### Texto fornecido
-*-
Uma Comissão Parlamentar de Inquérito não é feita para que os depoentes tenham os dentes quebrados, como ameaçou fazer a afável senadora Heloísa Helena (PSOL-AL) com o empresário Marcos Valério de Souza durante depoimento à CPI do Mensalão na quarta-feira (10/8). O papel de uma CPI é fiscalizar atos do Poder Público e, caso se depare com indícios de crimes ou ilícitos civis, pode municiar o Ministério Público para que este dê andamento ao caso na esfera do Judiciário.

Em seu depoimento à CPI do Correios, um dia após o surto de valentia de Heloísa Helena, o publicitário Duda Mendonça demonstrou que a investigação parlamentar pode render melhores resultados quando o depoente se sente encorajado a “abrir seu coração”.

Sem ser atacado e humilhado por deputados e senadores blindados com a imunidade parlamentar, o marqueteiro de Lula confessou a prática de ao menos dois crimes: evasão de divisas e sonegação fiscal. Não foi preso ou humilhado e, agora, terá de acertar as contas com a Receita Federal. Bom para o erário e melhor para as investigações. “No caso relatado por Duda Mendonça, cometeu crime quem mandou o dinheiro, quem recebeu e quem orientou”, afirma o advogado Eduardo Diamantino.

De cara limpa, Duda deu mais pistas aos parlamentares sobre os fatos investigados do que todos os depoentes que o precederam munidos de Habeas Corpus preventivos contra uma eventual prisão em flagrante por falso testemunho. Também foi tratado com muito mais cordialidade por seus inquiridores.

Se existisse uma regra que garantisse ao depoente o direito de não ser preso ao contar aos parlamentares aquilo que eles querem saber, o resultado das CPIs seria, sem dúvida, mais proveitoso. No âmbito judicial, existe para isso a delação premiada, que propõe a troca de colaboração do investigado por benefícios penais. A legislação, no entanto, não prevê essa possibilidade no âmbito das Comissões Parlamentares de Inquérito.

Especialistas ouvidos pela revista Consultor Jurídico afirmam que uma proposta nesse sentido poderia vir por meio de um projeto de lei e seria juridicamente possível. O que não significa necessariamente que apóiam a idéia.

Lei de resultados

Segundo o advogado Mário de Oliveira Filho, a proposta seria bem vinda com parâmetros bem definidos. “O depoente não deixaria de responder por eventuais crimes confessados, mas não passaria pelo constrangimento de ser preso sob os holofotes de uma CPI”, afirma.
-*-
Resuma em duas frases o texto sobre depoimentos em CPIs. Os registros vêm de outra fonte, sem ligação com o texto.

### Dados registrados
-*-
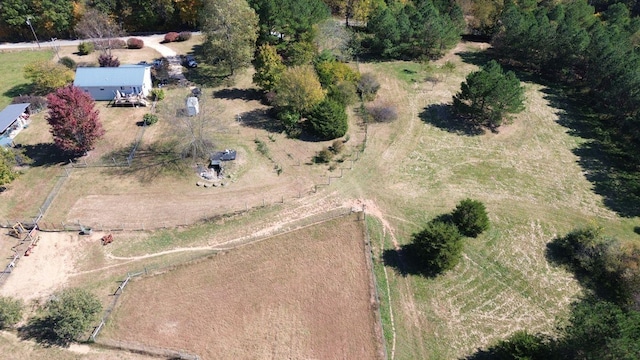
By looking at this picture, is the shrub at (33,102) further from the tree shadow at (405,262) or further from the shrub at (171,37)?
the tree shadow at (405,262)

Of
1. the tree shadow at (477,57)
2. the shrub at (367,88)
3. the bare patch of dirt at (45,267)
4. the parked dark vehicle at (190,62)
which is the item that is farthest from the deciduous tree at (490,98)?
the bare patch of dirt at (45,267)

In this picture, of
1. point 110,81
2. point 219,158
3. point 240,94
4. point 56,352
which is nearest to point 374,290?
point 219,158

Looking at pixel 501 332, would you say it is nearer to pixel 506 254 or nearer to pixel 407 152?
pixel 506 254

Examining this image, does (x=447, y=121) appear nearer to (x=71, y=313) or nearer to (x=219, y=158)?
(x=219, y=158)

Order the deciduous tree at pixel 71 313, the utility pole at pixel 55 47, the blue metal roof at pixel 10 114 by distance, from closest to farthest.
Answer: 1. the deciduous tree at pixel 71 313
2. the blue metal roof at pixel 10 114
3. the utility pole at pixel 55 47

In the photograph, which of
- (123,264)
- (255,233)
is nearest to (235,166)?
(255,233)

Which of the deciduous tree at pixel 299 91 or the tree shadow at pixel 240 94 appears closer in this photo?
the deciduous tree at pixel 299 91
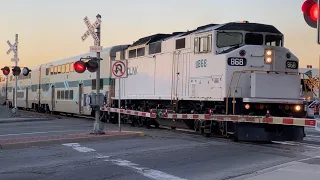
-*-
### Resposta
O papel de uma CPI é fiscalizar atos do Poder Público e, se achar indícios de crimes, municiar o Ministério Público. Duda Mendonça, que não foi atacado nem humilhado, confessou evasão de divisas e sonegação fiscal e deu mais pistas que os depoentes anteriores, e o texto afirma que as CPIs renderiam mais se o depoente tivesse garantido o direito de não ser preso ao colaborar, algo parecido com a delação premiada do âmbito judicial, que a lei não prevê para essas comissões.